Thankfully I have a God that does
know and love me more than anyone else ever could, who digs deep into the
basements of my heart and carefully tends to every painful crack, fissure and
leak. He has made safe each of these secret rooms within me that I am
frightened to unlock. He is there and He is present. He is gently sweeping up
the damage done to me by others so that I can welcome them in again with strength
that does not belong to me.
God, make my heart a welcome place
for my enemies. Beat the dust out of my porch mat and open the door wide. Let
my friends belong there, held in your love for them that I could never supply
on my own. I want to invite others into your love, not into my fear.
My heart is aching today. It is because
I do not feel like I belong anywhere. But I do belong in the love God has for
me. He cares about each of the people who ignore me and hurt me. He cares about
every wonderful, great friend I have. He loves them equally. (God, teach me to
love equally!) He cares about groups and floaters, and He will use all of us
according to His purpose and plan, uniquely, specifically and perfectly.
I do believe that now.
And it is what I want to believe
when I walk into the cafeteria.
What a beautiful and honest look at isolation. It's something I relate with. Especially in high school. Yet, even as I'm in college with what I call a "friend group," people are temporary. It feels like with every new change in weather, students at GCC are drifting from family to strangers. Thank you for this post. As I'm sure you know, God is using this pain in your life to grow you closer to Him.
ReplyDeleteThere is so much here. So meaning and feeling and truth. I know what you mean... about feeling like you don't exactly belong... that you won't necessarily be rejected but you prescence is not greeted with joy. And about not being able to fix something and not being sure if it's because you can't or you're not investing what you need to invest to fix it.
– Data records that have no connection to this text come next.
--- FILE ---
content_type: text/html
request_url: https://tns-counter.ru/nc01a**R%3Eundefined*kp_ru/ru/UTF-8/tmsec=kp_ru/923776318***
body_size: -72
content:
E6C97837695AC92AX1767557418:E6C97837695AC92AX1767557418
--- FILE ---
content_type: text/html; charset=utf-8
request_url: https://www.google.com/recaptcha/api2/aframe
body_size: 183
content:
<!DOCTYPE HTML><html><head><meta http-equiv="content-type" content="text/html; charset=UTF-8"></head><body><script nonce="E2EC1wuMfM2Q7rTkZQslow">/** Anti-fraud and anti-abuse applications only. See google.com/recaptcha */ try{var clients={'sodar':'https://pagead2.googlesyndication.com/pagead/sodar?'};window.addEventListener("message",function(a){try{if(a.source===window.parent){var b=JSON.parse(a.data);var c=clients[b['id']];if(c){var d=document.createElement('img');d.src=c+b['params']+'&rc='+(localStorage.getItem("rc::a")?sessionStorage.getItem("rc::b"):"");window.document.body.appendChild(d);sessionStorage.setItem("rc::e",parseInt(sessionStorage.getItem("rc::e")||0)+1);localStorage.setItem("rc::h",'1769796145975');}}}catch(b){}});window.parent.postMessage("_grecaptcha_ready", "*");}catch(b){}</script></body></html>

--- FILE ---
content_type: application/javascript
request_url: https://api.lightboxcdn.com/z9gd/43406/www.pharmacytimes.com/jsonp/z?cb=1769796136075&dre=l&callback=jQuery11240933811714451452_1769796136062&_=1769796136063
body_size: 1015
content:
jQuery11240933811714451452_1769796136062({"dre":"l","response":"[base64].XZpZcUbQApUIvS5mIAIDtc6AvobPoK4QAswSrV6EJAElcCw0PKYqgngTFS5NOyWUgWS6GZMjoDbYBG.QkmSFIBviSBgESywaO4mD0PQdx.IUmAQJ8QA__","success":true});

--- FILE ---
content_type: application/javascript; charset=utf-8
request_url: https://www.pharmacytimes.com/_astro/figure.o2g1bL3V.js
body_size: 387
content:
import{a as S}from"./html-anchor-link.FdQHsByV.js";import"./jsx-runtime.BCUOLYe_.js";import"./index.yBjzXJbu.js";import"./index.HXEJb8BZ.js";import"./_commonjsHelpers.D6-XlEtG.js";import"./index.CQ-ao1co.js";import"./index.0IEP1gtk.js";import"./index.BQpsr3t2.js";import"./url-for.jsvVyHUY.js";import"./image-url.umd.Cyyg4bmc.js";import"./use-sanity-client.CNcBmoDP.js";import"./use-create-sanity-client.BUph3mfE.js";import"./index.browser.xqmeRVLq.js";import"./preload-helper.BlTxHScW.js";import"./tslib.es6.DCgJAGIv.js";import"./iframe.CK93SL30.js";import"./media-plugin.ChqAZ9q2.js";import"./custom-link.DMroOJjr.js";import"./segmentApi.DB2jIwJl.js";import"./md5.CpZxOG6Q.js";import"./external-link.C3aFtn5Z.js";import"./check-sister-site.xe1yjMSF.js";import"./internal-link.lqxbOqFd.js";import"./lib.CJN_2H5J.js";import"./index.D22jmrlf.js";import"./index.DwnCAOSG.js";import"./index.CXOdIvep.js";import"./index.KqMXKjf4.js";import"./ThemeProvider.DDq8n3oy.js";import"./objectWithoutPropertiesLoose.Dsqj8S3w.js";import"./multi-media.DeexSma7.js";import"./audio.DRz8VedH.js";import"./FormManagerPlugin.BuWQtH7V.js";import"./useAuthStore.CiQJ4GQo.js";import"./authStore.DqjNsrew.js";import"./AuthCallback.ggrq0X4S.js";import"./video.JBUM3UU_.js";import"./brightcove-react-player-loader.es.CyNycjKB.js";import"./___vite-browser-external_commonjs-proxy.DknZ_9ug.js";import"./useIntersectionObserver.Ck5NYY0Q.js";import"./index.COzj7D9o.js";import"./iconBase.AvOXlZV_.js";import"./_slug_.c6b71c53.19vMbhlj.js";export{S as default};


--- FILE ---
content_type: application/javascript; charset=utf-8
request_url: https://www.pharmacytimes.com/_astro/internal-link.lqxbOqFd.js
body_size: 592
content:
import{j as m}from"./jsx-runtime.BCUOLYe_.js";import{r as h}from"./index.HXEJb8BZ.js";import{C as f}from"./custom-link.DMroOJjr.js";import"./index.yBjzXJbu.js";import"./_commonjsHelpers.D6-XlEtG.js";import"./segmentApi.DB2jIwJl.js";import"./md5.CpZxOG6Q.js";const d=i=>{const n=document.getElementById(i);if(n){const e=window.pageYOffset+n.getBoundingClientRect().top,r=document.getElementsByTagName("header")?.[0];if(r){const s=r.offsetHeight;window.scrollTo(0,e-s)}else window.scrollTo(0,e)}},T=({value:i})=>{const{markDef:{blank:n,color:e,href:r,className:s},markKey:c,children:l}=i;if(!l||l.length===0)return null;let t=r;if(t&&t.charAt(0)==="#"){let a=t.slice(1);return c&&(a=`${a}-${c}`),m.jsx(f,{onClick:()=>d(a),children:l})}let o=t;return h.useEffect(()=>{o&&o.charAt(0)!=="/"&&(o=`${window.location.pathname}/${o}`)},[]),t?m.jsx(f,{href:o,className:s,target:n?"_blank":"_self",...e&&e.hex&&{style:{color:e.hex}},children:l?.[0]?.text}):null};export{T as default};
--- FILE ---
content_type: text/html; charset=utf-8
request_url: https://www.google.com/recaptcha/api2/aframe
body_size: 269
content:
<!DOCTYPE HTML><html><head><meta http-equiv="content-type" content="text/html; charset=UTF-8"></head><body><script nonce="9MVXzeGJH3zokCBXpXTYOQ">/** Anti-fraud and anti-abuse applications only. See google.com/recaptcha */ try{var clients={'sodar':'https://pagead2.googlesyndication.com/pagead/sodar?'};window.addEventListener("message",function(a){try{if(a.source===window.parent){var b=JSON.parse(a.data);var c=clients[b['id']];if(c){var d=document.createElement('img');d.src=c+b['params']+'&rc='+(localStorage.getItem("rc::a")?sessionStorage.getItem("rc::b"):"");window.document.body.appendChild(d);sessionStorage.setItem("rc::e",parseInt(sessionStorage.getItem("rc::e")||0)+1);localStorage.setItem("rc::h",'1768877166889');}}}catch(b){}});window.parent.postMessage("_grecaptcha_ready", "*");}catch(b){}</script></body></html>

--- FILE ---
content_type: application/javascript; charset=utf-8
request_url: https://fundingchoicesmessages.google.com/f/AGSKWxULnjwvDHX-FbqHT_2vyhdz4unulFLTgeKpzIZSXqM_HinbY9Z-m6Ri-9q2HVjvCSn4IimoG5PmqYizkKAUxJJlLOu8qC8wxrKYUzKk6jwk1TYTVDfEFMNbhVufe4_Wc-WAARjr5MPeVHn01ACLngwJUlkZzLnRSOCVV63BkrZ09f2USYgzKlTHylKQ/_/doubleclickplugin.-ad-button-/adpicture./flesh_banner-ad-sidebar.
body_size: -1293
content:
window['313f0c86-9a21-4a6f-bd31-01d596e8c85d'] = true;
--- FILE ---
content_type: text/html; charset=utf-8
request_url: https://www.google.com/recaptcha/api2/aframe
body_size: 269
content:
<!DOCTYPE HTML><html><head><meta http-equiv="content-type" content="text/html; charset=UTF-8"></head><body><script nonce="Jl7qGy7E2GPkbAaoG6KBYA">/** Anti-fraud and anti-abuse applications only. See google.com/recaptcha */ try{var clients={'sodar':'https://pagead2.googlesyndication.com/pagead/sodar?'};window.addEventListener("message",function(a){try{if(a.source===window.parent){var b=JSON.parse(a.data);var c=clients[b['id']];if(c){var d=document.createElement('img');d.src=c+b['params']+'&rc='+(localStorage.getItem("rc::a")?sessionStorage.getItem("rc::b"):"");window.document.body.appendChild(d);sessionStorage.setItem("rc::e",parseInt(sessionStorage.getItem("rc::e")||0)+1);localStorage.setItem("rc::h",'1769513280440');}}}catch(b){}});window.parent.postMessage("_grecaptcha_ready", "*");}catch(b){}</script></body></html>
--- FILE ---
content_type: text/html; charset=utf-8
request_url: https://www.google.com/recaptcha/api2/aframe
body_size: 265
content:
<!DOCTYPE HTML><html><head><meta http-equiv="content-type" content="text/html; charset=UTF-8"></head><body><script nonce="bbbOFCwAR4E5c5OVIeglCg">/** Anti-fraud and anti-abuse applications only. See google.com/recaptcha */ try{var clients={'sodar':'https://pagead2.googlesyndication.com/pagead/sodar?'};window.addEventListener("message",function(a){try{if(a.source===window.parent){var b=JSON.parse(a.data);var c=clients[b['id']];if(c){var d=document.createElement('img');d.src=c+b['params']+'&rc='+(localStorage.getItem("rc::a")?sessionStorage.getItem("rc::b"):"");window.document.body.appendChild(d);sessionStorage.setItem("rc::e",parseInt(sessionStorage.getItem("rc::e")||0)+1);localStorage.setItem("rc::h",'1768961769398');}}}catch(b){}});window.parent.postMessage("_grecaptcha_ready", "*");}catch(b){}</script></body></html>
ReplyDeleteIt's hard to know where to be, how to be, even who to be around people. To find a balance between transparency and selfish taking, between caring and smothering, between letting something that is over fade and leaving someone in the dust when in reality they wanted to come along.
You're looking in the right place for the answers though. I can see that you're struggling but at the same time, you're learning - which is so hard... but later, so important.
my God. You know what, sometimes people aren't worth your time. More importantly, validation comes from God, not others. You were worth it to him so much that he died for you; it would be nuts to expect that sort of love, acceptance from others unconditionally. but you are loved by your friends, your true friends, the ones you can count on, because they see Christ in you and want to be a part of your life.
ReplyDeleteThank you so much everyone.